* **WORK INSTRUCTIONS**: Rewrite every entry below, replacing each occurrence of "white wall" with "painted wall" and leaving everything else unchanged. Omit the pictures from your answer.

◆ ◆ ◆

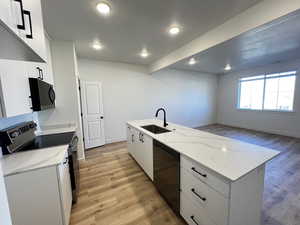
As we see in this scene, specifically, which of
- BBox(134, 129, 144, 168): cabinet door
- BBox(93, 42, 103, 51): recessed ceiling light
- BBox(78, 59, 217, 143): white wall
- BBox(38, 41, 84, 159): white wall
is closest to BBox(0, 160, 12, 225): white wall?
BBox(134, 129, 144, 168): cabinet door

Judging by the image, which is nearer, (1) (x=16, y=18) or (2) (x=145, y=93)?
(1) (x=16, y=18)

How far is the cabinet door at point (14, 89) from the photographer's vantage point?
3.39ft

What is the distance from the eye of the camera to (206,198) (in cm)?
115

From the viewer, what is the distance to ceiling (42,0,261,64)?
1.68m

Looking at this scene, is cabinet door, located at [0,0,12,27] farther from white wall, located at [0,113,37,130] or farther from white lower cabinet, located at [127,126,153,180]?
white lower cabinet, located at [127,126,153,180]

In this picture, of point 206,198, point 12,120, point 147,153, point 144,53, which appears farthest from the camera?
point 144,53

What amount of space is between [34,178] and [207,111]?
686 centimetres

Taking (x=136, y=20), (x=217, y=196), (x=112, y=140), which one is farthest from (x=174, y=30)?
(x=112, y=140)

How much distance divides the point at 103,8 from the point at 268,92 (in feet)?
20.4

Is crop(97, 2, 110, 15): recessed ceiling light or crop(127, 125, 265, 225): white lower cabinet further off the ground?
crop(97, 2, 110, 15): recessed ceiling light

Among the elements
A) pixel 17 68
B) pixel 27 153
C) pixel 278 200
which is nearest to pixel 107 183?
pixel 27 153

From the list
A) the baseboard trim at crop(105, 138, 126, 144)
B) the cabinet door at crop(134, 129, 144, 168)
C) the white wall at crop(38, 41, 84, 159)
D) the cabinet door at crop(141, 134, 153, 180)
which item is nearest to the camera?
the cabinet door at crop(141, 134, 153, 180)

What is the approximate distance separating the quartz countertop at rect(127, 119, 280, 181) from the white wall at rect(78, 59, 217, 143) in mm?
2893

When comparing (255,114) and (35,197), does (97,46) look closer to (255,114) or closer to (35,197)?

◆ ◆ ◆

* **RESULT OF THE TASK**:
As we see in this scene, specifically, which of
- BBox(134, 129, 144, 168): cabinet door
- BBox(93, 42, 103, 51): recessed ceiling light
- BBox(78, 59, 217, 143): painted wall
- BBox(38, 41, 84, 159): painted wall
is closest to BBox(0, 160, 12, 225): painted wall?
BBox(134, 129, 144, 168): cabinet door

Judging by the image, which is nearer, (1) (x=16, y=18) or (2) (x=145, y=93)?
(1) (x=16, y=18)

How far is the cabinet door at point (14, 89) from the photographer's vantage point?
3.39ft

What is the distance from the eye of the camera to (206,198) (in cm)?
115

From the viewer, what is the distance to ceiling (42,0,261,64)?
1.68m

Looking at this scene, is cabinet door, located at [0,0,12,27] farther from painted wall, located at [0,113,37,130] or farther from white lower cabinet, located at [127,126,153,180]?
white lower cabinet, located at [127,126,153,180]

In this picture, of point 206,198, point 12,120, point 147,153, point 144,53, which appears farthest from the camera?
point 144,53

What amount of space is between [34,178] and [207,111]?
686 centimetres

Taking (x=136, y=20), (x=217, y=196), (x=112, y=140), which one is farthest from (x=174, y=30)?
(x=112, y=140)

How much distance divides the point at 103,8 from the point at 268,92 (in feet)?
20.4

Is crop(97, 2, 110, 15): recessed ceiling light or crop(127, 125, 265, 225): white lower cabinet further off the ground?
crop(97, 2, 110, 15): recessed ceiling light

Among the elements
A) pixel 17 68
B) pixel 27 153
C) pixel 278 200
which is nearest to pixel 107 183?
pixel 27 153

From the list
A) the baseboard trim at crop(105, 138, 126, 144)
B) the cabinet door at crop(134, 129, 144, 168)
C) the painted wall at crop(38, 41, 84, 159)
D) the cabinet door at crop(141, 134, 153, 180)
which item is nearest to the camera?
the cabinet door at crop(141, 134, 153, 180)

What is the approximate distance separating the quartz countertop at rect(127, 119, 280, 181) from the painted wall at rect(78, 59, 217, 143) in mm?
2893

When comparing (255,114) and (35,197), does (97,46) look closer to (255,114) or closer to (35,197)?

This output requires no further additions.